Emergency services play an even more critical role to ordinary people. The terrible traffic conditions only make it more challenging for ambulance drivers, who sometimes need to take the risk of driving on the opposite side to rush patients to the hospital. (It might sound normal in other places, but it is extremely scary doing that in Yangon’s streets.) On top of the ambulance service, Yangon FFSS also dedicates itself to disaster relief. Every year during the rainy season, Yangon FFSS, as well as many other FFSS across the country, would send out their workers to rescue people trapped by the flood along the Irrawaddy River and distribute food, drinking water, and other essential goods in affected areas. The rescue missions for this year are still ongoing as I am writing.
Epilogue: In early July, sitting in my hotel room, I came across a news story about a woman being trapped by a subway train in Boston, and to my horror, the badly injured woman had to beg fellow passengers not to call emergency service because she couldn’t afford the ambulance bill. It was such irony. In the US, which is known as a developed country, people fear for the ambulance bill more than their critical medical condition. In Myanmar, which is considered one of the least developed countries, people see paid emergency services as immoral due to the added burden to people who are already suffering.

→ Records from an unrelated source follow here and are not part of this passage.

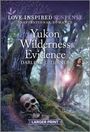 Darlene L Turner: Yukon Wilderness Evidence, Buch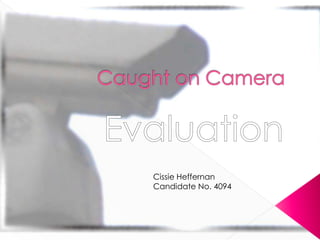 Caught on Camera Evaluation CissieHeffernan Candidate No. 4094 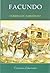Facundo: Civilizacion y Barbarie - Vida De Juan Facundo Quiroga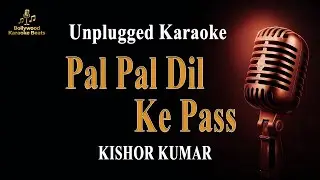 Pal Pal Dil Ke Paas Unplugged Karaoke 🎶 | Kishore Kumar | Bollywood Romantic Karaoke Beats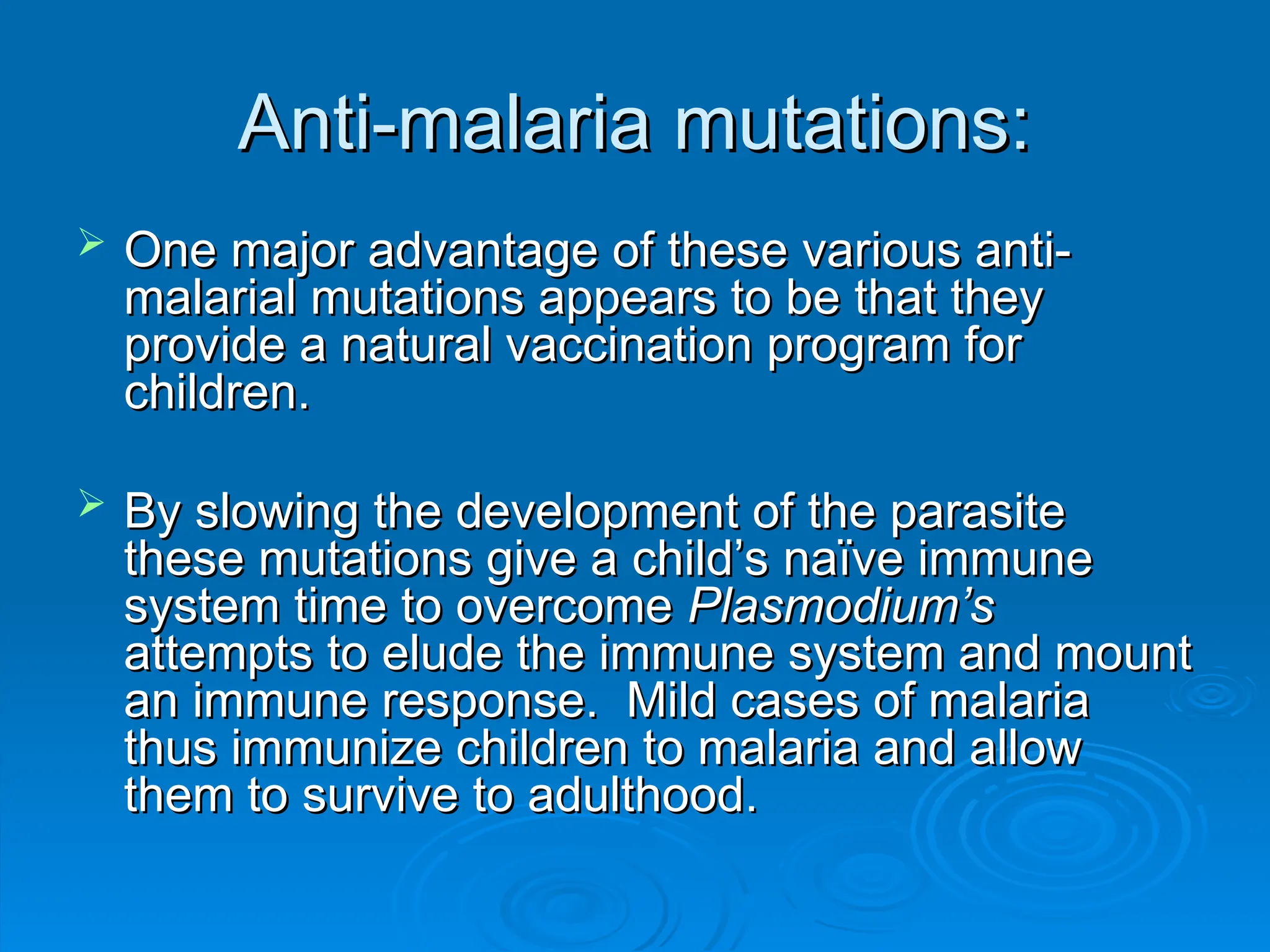 Anti-malaria mutations:
Anti-malaria mutations:
 One major advantage of these various anti-
One major advantage of these various anti-
malarial mutations appears to be that they
malarial mutations appears to be that they
provide a natural vaccination program for
provide a natural vaccination program for
children.
children.
 By slowing the development of the parasite
By slowing the development of the parasite
these mutations give a child’s naïve immune
these mutations give a child’s naïve immune
system time to overcome
system time to overcome Plasmodium’s
Plasmodium’s
attempts to elude the immune system and mount
attempts to elude the immune system and mount
an immune response. Mild cases of malaria
an immune response. Mild cases of malaria
thus immunize children to malaria and allow
thus immunize children to malaria and allow
them to survive to adulthood.
them to survive to adulthood.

At last, I want to dedicate this short blog post to Ma Thin Thin Aye (1972-2018), also known as Ma Mi Mi. Ma Mi Mi has been known as a democratic hero of the 88 generation. She was arrested and jailed multiple times for her involvement in political movements for democracy. She was detained for four months in 1989 when she was still a high school, and again was arrested in 1996 and sentenced to seven years in prison when she was as a college student at Dagon University. During the Saffron Revolution in 2007, Ma Mi Mi was arrested again and released in a general amnesty in January 2012. She had been a volunteer with the ambulance team at Yangon FFSS since 2017 and unfortunately, passed away in a car accident on August 13 this year. She had dedicated her life to the freedom and welfare of Myanmar and its people. May she rest in peace.